The fireworks began immediately with a two shot swing as Stenson struggled out of the gate bogeying No. 1, while Mickelson birdied to take the lead. Stenson would quickly recover however, as he went on to birdie five of the next seven holes and make the turn to the much more challenging back nine at 16 under par. Given the magnitude of the moment coupled with the spectacular play of Stenson many other players would have folded, but not Mickelson. Lefty continued to apply pressure with an eagle on the fourth hole followed by another birdie at the sixth. As he made the turn, Mickelson managed to keep pace with Stenson and find himself just one shot back heading into the final nine holes.

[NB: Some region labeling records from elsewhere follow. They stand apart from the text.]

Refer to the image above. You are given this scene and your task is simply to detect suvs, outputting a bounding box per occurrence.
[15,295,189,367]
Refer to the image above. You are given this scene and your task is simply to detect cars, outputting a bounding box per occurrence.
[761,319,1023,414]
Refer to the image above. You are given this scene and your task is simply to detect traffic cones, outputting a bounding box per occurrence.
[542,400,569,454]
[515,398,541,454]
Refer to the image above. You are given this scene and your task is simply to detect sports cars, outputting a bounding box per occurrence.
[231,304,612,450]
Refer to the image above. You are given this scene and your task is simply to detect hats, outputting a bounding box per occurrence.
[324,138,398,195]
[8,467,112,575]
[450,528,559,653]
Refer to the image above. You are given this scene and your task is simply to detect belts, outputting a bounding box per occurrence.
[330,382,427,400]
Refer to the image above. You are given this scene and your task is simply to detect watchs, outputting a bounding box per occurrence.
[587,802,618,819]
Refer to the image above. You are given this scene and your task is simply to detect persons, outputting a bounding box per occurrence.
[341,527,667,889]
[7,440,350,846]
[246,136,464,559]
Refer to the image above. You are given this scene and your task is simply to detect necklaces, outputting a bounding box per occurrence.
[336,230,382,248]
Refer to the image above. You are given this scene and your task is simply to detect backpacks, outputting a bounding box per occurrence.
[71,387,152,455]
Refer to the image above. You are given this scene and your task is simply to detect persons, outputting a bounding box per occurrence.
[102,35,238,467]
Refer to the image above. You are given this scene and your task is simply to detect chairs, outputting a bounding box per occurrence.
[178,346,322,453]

All week the back nine played substantially harder than the front nine. To illustrate this consider this stat: coming into Sunday’s final round at Troon over the last two Opens to be contested there the front nine played (-28) while the back nine played a whopping (+2,131). The way the wind generally blows off of Scotland’s Firth of Clyde makes the entire final nine holes play directly back into it, giving even the best players in the world fits. However, on Sunday Stenson and Mickelson were unfazed. The drama between the two continued as they went consistently went shot for shot and made it look effortless. After both birdieing No. 10, Stenson gave one back on No. 11, making the match effectively all-square with seven holes to play. Then Stenson went off.

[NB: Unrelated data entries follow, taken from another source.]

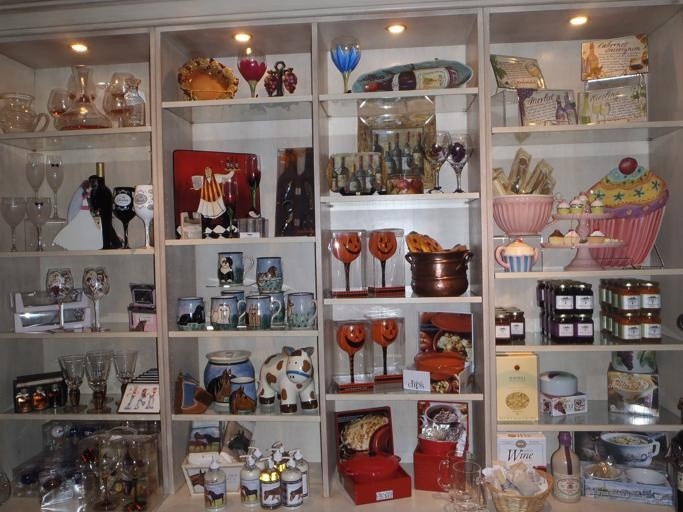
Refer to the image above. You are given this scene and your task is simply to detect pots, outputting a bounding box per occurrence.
[402,246,474,298]
[340,449,401,483]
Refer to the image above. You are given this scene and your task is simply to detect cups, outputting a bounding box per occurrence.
[492,192,668,273]
[435,450,489,512]
[46,88,72,118]
[323,228,408,392]
[176,249,316,330]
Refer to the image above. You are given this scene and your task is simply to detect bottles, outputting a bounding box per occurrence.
[366,68,457,91]
[228,375,263,414]
[586,41,599,75]
[673,448,683,512]
[332,155,382,193]
[373,130,426,177]
[277,148,315,235]
[203,349,257,406]
[54,64,148,130]
[89,160,113,250]
[549,431,581,504]
[554,90,592,125]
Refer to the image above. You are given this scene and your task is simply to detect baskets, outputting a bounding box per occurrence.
[487,467,554,512]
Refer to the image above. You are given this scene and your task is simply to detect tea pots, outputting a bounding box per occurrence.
[0,92,51,134]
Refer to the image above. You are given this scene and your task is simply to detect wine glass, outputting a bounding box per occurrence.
[0,151,66,252]
[56,347,140,413]
[45,267,74,335]
[329,34,362,95]
[592,102,611,125]
[442,134,475,193]
[422,129,453,194]
[235,47,266,98]
[80,266,114,334]
[244,154,262,218]
[72,427,154,512]
[525,63,544,88]
[222,177,240,237]
[111,183,154,249]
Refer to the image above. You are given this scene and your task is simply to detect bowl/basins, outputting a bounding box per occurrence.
[612,377,652,401]
[416,432,459,456]
[423,405,465,427]
[539,371,578,397]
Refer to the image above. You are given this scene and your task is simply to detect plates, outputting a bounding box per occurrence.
[584,431,668,488]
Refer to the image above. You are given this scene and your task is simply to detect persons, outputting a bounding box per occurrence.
[145,386,158,409]
[190,164,239,239]
[133,387,149,409]
[53,178,103,252]
[122,384,141,409]
[88,175,124,249]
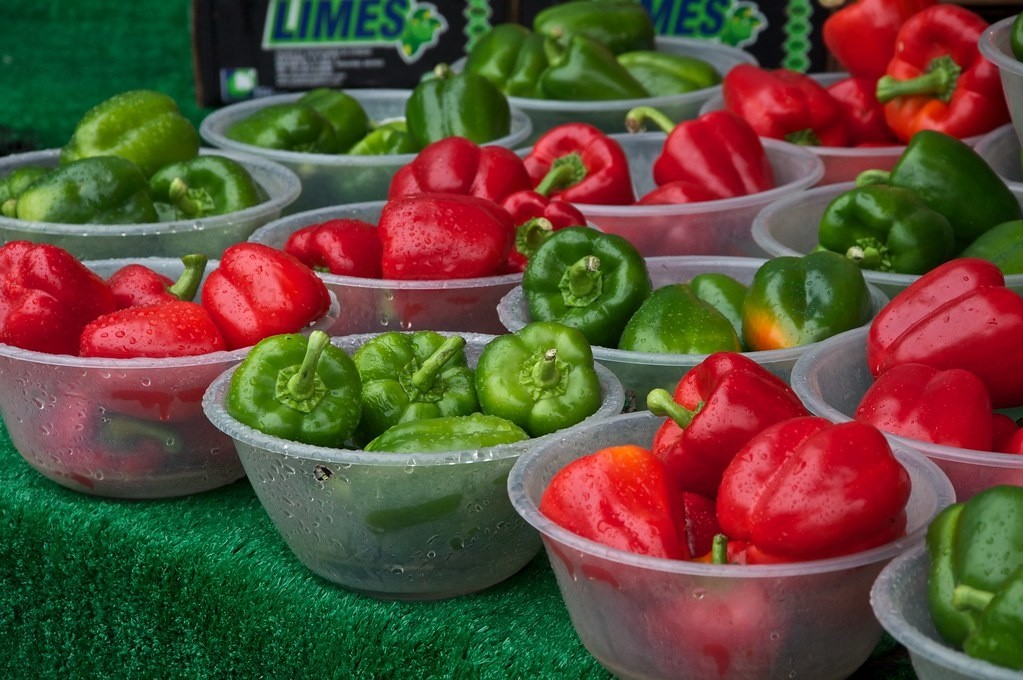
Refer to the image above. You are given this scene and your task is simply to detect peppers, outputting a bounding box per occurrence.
[0,0,1023,680]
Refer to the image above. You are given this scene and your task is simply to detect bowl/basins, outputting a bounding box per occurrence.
[0,147,302,259]
[0,260,339,499]
[501,133,824,257]
[701,10,1023,208]
[507,410,957,680]
[450,37,758,134]
[200,88,533,216]
[869,541,1023,680]
[790,321,1023,502]
[247,198,605,337]
[751,181,1023,305]
[203,330,626,602]
[497,256,891,415]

Henrik went on to birdie 14, 15, and 16 with the most notable one coming at the extremely challenging 502 yard par 4 15th. Not known to be the game’s greatest putter, Stenson found himself just on the fringe to the right of the green when he rolled in a 45+ foot putt for his birdie, igniting both he and the thousands of spectators while seemingly demoralizing Mickelson. It was truly the moment which all but sealed the 40 year old Swede’s first major championship and he knew it as he celebrated with an invigorating fist pump. Phil would not go away quietly though and almost made some fireworks of his own on the par 5 16th with a putt for eagle that fell off line right at the last second to miss the cup. After both making par at the 17th, Stenson stood on the 18th tee with a two shot advantage. Rather than take the conservative route, arguably the best ball striker in the world pulled out his favorite club, his three wood, and pounded a ball down the fairway nearly falling into a pot bunker. Yet it didn’t because this was Henrik Stenson’s day. This was his time after so many close calls in majors past. Three years ago at The Open Stenson finished second to who? You guessed it, Phil Mickelson. But on Sunday the roles were reversed.

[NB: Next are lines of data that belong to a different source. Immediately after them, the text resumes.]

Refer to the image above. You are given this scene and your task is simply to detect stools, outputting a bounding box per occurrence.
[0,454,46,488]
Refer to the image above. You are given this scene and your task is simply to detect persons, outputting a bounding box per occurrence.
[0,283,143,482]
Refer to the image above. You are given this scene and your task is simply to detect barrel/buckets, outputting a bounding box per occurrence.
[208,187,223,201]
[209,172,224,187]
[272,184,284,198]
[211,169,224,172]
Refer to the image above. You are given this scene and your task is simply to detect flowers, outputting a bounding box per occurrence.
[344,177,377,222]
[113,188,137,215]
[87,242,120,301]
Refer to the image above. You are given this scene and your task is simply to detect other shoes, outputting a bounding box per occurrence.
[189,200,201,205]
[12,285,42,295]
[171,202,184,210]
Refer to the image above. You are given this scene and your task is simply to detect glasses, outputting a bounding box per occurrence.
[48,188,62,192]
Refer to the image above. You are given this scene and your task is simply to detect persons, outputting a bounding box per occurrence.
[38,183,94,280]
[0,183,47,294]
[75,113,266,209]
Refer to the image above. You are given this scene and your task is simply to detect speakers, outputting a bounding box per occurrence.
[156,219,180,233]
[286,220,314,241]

As Stenson approached the 18th green on the 72nd hole he was greeted with the applause of 8,000 cheering fans, all extremely appreciative of the mastery they witnessed out of both he and Mickelson. Mickelson went on to make par for a final round 65, and with his birdie at 18 Stenson tied Johnny Miller’s record for the lowest final round in a major championship with a 63. After Stenson shared an emotional moment with his caddy, Gareth Lord, Mickelson and he embraced, undoubtedly congratulating each other on two sensational rounds of golf. It’s a shame there had to be a loser because on Sunday at Troon, there wasn’t one. There was just one winner and that was Henrik Stenson. Not only did Stenson tie Miller’s final round record but he also set the record for the lowest aggregate strokes in a major with 264 and became the first Swedish male golfer to capture a major championship. While it is the title of The Open’s winner every year, Champion Golfer of the Year could not be more appropriate this year. Welcome to the major championship club, Henrik.